***** INFORMATION SHOWN

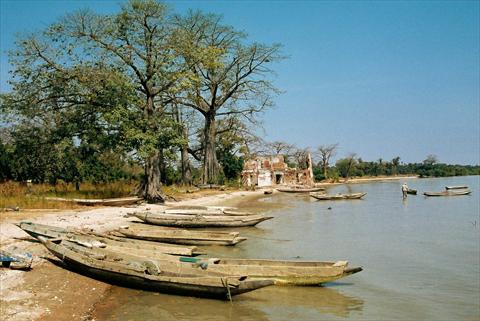 At the Gambia River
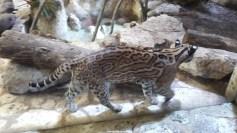 Dallas_World_Aquarium_MN (54)
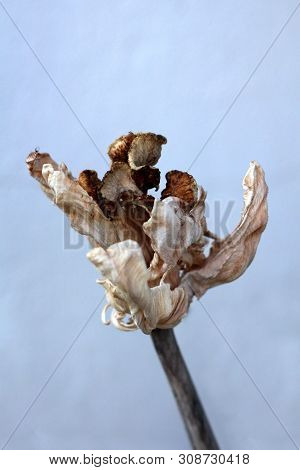 Fully Dried Jagged Tulip Plant With Light To Dark Brown Open Tepals Resembling Dried Mushrooms Growi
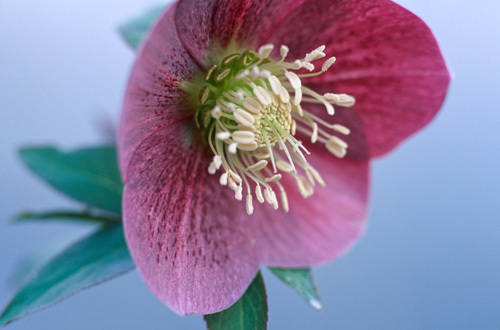 Red Hellebore by Sabina Ruber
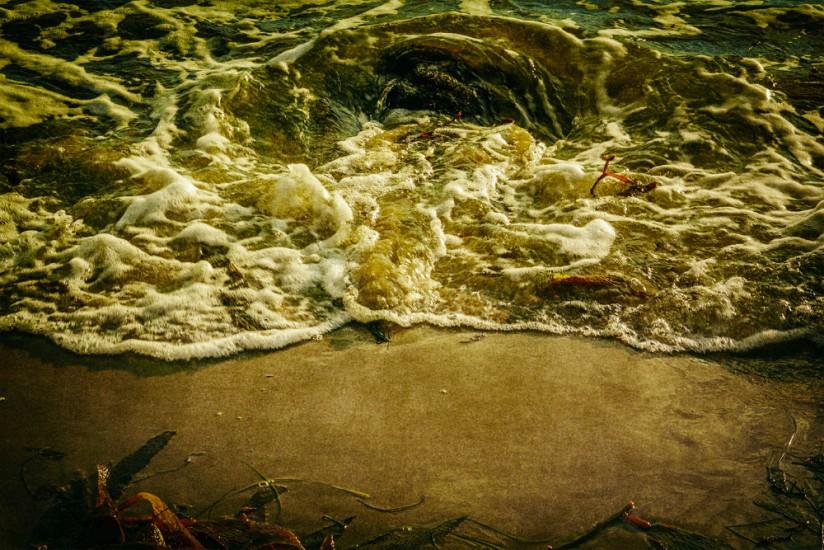 Shoreline with seaweed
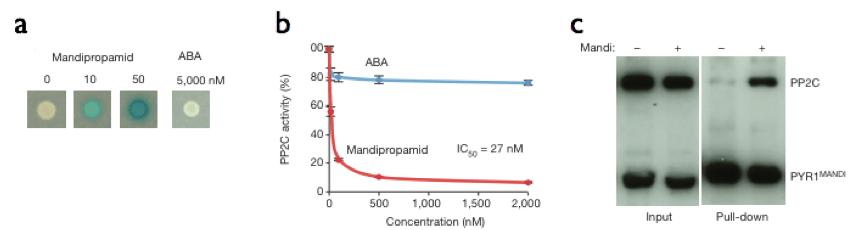図3ABAとPYR1が結合すると脱リン酸化酵素PP2Cと複合体を形成し、PP2Cの脱リン酸化活性を阻害する。a) yeast-two hybrid法を用いたmandipropamide-PYR1MANDI-PP2C形成の評価。複合体が形成されると酵母が青く染まる。 b) PYR1MANDIとmandipropamide存在下のPP2C脱リン酸化活性の評価。c)Pull-down アッセイ。HisタグのついたGFP-PYR1MANDI融合タンパク質とGFP-PP2C融合タンパク質を共発現させたタバコを用いて、葉の抽出液からアフィニティ精製したタンパク質をSDS-PAGEによって分離し、GFP抗体を用いてPYR1とPP2Cを検出している。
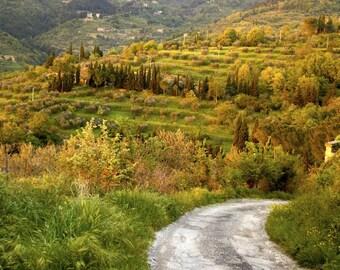 Tuscany Photo, Italy Landscape Road Spring Umbria Italian Countryside Wall Art Home Decor Fine Art Print ita21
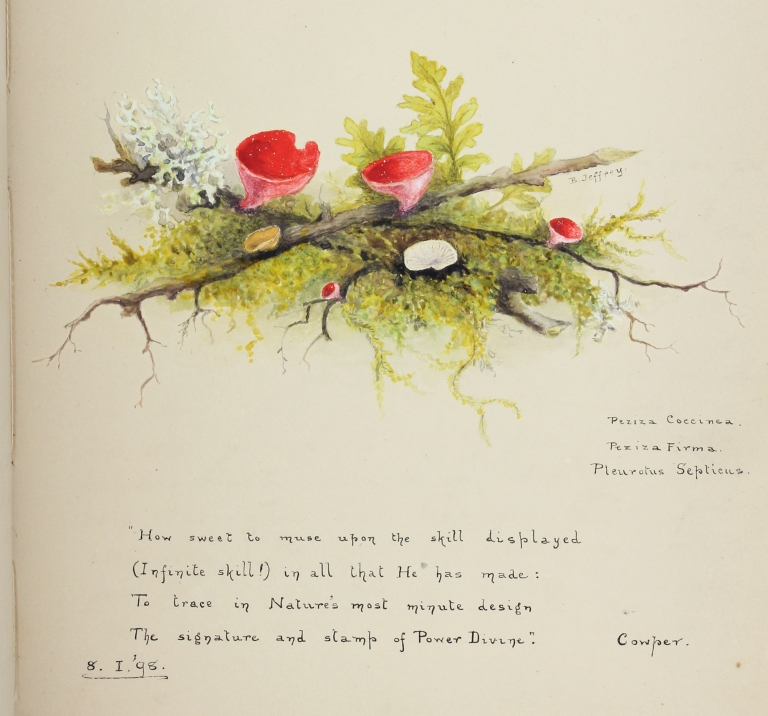 [1897–1898 Extensively Illustrated Album kept by Florence Mary Fardon]. Florence Mary Fardon.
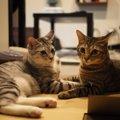 猫が『口を開けずに鳴く』ときの気持ち3つ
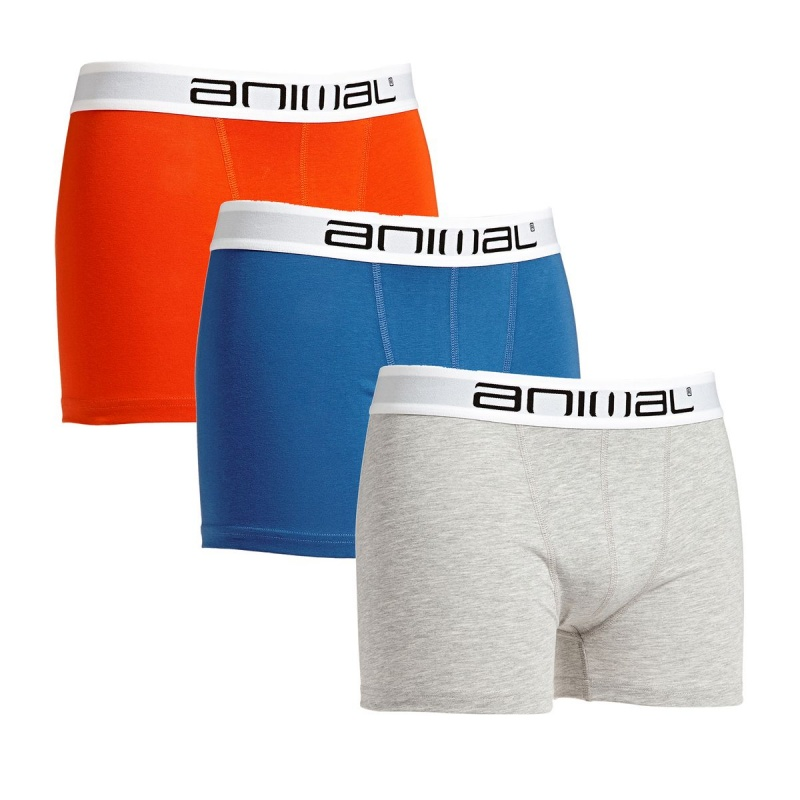 ANIMAL BLOCK UNDERWEAR ASSORTED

**********

Leave the pictures aside and transcribe only the lines from the one holding "[1897–1898 Extensively Illustrated" through the final line of the records above.

 [1897–1898 Extensively Illustrated Album kept by Florence Mary Fardon]. Florence Mary Fardon.
 猫が『口を開けずに鳴く』ときの気持ち3つ
 ANIMAL BLOCK UNDERWEAR ASSORTED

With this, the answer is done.